## Begin Supplied data

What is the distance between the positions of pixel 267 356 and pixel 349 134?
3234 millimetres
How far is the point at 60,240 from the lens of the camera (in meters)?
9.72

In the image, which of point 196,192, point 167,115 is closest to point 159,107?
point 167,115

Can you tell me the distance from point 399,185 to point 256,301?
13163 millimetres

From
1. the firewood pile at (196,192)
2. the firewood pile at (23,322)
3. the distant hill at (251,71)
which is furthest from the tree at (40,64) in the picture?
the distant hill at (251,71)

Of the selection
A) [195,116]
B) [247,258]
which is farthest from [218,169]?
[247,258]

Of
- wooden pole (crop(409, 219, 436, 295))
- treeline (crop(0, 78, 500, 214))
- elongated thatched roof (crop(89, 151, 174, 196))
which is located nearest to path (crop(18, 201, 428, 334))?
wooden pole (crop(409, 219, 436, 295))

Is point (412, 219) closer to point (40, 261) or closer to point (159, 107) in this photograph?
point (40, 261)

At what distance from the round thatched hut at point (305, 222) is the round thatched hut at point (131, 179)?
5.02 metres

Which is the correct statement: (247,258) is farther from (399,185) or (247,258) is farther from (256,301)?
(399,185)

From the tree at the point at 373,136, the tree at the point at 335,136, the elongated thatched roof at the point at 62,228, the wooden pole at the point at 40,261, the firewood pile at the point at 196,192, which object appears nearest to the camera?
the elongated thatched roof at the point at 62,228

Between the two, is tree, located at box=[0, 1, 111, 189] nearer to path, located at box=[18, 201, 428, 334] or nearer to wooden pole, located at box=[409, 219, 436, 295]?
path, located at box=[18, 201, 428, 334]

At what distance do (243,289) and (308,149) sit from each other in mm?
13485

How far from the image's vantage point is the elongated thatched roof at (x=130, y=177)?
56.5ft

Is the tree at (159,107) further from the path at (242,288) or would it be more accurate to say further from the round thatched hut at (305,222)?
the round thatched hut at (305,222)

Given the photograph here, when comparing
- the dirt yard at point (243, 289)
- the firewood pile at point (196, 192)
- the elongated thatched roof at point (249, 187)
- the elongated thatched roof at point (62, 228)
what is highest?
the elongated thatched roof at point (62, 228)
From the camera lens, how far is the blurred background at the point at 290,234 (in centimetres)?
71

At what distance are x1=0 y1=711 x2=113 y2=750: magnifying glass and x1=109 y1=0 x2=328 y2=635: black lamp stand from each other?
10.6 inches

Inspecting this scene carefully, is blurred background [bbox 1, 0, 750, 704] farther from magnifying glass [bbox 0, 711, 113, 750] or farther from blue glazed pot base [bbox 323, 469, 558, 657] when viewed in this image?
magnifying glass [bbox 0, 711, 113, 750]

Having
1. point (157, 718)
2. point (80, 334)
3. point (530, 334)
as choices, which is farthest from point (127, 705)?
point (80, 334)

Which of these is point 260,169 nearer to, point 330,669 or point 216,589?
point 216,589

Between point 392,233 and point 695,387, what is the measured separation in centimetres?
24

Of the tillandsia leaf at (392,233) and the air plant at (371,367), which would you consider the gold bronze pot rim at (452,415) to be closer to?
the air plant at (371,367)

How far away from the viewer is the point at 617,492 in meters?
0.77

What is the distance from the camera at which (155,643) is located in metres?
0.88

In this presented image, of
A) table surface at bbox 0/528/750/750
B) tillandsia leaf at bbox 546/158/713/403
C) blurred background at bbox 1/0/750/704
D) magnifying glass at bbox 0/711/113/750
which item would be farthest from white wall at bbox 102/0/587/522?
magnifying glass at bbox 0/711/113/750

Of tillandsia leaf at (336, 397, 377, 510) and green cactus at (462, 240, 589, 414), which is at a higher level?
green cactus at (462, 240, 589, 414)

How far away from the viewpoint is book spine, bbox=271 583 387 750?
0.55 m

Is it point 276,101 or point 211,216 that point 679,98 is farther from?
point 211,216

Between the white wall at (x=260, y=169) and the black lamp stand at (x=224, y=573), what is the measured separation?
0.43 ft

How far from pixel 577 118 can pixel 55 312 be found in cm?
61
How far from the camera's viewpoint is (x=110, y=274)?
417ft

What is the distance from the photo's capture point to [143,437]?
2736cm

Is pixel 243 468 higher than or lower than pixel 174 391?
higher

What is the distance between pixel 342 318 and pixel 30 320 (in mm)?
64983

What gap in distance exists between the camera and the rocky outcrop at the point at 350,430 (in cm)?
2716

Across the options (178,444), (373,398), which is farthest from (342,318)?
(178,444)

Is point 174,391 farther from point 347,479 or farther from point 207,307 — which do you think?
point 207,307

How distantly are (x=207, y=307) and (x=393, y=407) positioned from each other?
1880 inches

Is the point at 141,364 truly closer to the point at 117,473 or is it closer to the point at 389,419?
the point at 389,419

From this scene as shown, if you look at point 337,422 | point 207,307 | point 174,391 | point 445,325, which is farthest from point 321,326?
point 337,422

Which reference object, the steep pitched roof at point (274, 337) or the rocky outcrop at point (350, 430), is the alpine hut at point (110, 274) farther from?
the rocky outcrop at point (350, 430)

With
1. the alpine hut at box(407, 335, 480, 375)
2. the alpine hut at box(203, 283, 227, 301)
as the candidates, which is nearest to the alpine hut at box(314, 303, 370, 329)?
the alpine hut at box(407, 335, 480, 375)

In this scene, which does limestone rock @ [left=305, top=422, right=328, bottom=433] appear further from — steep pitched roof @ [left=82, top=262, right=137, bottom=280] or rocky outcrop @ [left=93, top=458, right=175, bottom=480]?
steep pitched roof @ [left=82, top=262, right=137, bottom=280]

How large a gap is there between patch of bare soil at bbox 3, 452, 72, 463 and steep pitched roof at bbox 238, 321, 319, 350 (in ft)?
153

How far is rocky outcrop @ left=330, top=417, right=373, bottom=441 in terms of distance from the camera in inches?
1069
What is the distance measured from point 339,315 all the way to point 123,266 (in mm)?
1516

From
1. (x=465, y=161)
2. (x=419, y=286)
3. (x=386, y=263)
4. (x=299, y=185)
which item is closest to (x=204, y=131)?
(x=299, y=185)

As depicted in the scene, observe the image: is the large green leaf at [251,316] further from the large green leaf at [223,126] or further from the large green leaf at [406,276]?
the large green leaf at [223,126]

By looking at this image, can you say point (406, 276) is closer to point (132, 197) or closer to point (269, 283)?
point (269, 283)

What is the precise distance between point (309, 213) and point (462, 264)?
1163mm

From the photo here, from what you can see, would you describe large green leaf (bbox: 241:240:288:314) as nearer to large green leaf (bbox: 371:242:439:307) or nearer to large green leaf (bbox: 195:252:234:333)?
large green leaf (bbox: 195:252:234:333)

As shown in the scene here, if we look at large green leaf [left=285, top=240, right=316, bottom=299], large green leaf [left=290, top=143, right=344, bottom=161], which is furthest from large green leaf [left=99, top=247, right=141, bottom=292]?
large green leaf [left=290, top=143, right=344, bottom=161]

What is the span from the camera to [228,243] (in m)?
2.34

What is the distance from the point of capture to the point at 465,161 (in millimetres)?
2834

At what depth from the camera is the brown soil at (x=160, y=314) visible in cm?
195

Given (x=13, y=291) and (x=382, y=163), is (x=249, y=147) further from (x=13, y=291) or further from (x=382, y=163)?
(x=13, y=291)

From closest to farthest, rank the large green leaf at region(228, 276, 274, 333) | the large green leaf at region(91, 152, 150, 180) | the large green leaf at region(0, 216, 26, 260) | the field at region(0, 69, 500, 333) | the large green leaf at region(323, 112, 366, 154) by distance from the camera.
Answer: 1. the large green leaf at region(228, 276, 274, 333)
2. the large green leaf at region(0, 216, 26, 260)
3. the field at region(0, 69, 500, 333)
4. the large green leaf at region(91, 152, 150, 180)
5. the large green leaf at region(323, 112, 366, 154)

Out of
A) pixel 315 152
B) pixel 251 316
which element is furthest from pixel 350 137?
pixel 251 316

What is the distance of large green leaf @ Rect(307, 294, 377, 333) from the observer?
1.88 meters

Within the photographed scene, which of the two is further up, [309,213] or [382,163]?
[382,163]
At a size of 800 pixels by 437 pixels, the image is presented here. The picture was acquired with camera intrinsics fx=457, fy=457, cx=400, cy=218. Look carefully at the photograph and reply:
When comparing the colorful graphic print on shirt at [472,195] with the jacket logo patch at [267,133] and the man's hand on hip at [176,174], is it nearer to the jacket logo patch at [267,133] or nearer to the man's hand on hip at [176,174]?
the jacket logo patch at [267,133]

## End Supplied data

» Task directions: Print the line containing "Within the photographed" and every line after it to the end of the records above, exactly as written, and nothing else.

» Complete answer:
Within the photographed scene, which of the two is further up, [309,213] or [382,163]?
[382,163]
At a size of 800 pixels by 437 pixels, the image is presented here. The picture was acquired with camera intrinsics fx=457, fy=457, cx=400, cy=218. Look carefully at the photograph and reply:
When comparing the colorful graphic print on shirt at [472,195] with the jacket logo patch at [267,133] and the man's hand on hip at [176,174], is it nearer to the jacket logo patch at [267,133] or nearer to the man's hand on hip at [176,174]?
the jacket logo patch at [267,133]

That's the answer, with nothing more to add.